TASK REQUIREMENTS: In the case summary, who represented the child before Cobb J?

SELECTION:
Re A concerns a 7 month old boy whose mother sought for him to be adopted but for the adoption to carried out without notifying the putative father or extended family.

In a recent case before Cobb J, Charlotte Wilce represented the Local Authority and Simon Wilkinson represented the child. The case involved an application under the inherent jurisdiction of the High Court made by the Local Authority who sought to place a child which had been relinquished by its mother at birth for adoption.

The Authority sought declarations that it was in the child’s best interests not to inform either the putative father and/or members of the extended paternal and maternal family of the child’s existence in circumstances where the evidence was clear that to do so (and thereby to give the father notice of the birth either directly or indirectly) would leave to a very high risk of significant domestic abuse. The father was described as having no regard for court orders and had a history of abusing both this mother and former partners.

Summarising the recent jurisdiction on such applications, Cobb J set out (at para 19 onwards) the “cardinal principles” as follows:

  1. Each case is fact-sensitive (Re RA at [31]); 
  2. The outcome contended for here is "exceptional" (A Local Authority v the mother at [1]-[7])
  3. The paramount consideration is the welfare of A; section 1(2) Adoption and Children Act 2002 ('ACA 2002') 
  4. The court must have regard to the welfare checklist in section 1(4) ACA 2002;
  5. It is a further requirement of statute (section 1(4)(f)(iii) ACA 2002) that the court has regard to the wishes and feelings of the child's relatives;
  6. Respect can and indeed must be afforded to the mother's wish for a confidential and discreet arrangement for the adoption of her child, although the mother's wishes must be critically examined and not just accepted at face value; overall the mother's wishes carry "significant weight" albeit that they are not decisive (Re JL and AO at [47], [48] and [50], and see also Re RA at [43(vi)]);
  7. Article 8 rights are engaged in this decision; however, in a case where a natural parent wishes to relinquish a baby, the degree of interference with the Article 8 rights is likely to be less than where the parent/child relationship is to be severed against the will of the parent (Re TJ at [26]];
  8. Adoption of any kind still represents a significant interference with family life, and can only be ordered by the court if it is necessary and proportionate (Re RA at [32]);
  9. A high level of justification is still required before the court can sanction adoption as the outcome, and a thorough 'analysis' of the options is necessary (Re JL & AO at [32]); 'analysis' is different from 'assessment' – a sufficient 'analysis' may be performed even though the natural family are unaware of the process (Re RA at [34]).  As I said in Re RA at [38]:
    "in order to weigh up all of the relevant considerations in determining a relinquished baby case it may be possible (it may in some cases be necessary) and/or proportionate to perform the analysis without full assessment of third parties, or even their knowledge of the existence of the baby. The court will consider the available information in relation to the individual child and make a judgment about whether, and if so what, further information is needed".

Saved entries

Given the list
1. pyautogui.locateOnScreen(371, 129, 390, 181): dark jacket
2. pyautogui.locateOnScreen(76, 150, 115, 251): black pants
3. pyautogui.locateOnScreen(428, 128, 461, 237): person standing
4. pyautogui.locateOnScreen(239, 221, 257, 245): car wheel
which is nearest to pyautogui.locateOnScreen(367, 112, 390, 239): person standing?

FINAL RESULT: Simon Wilkinson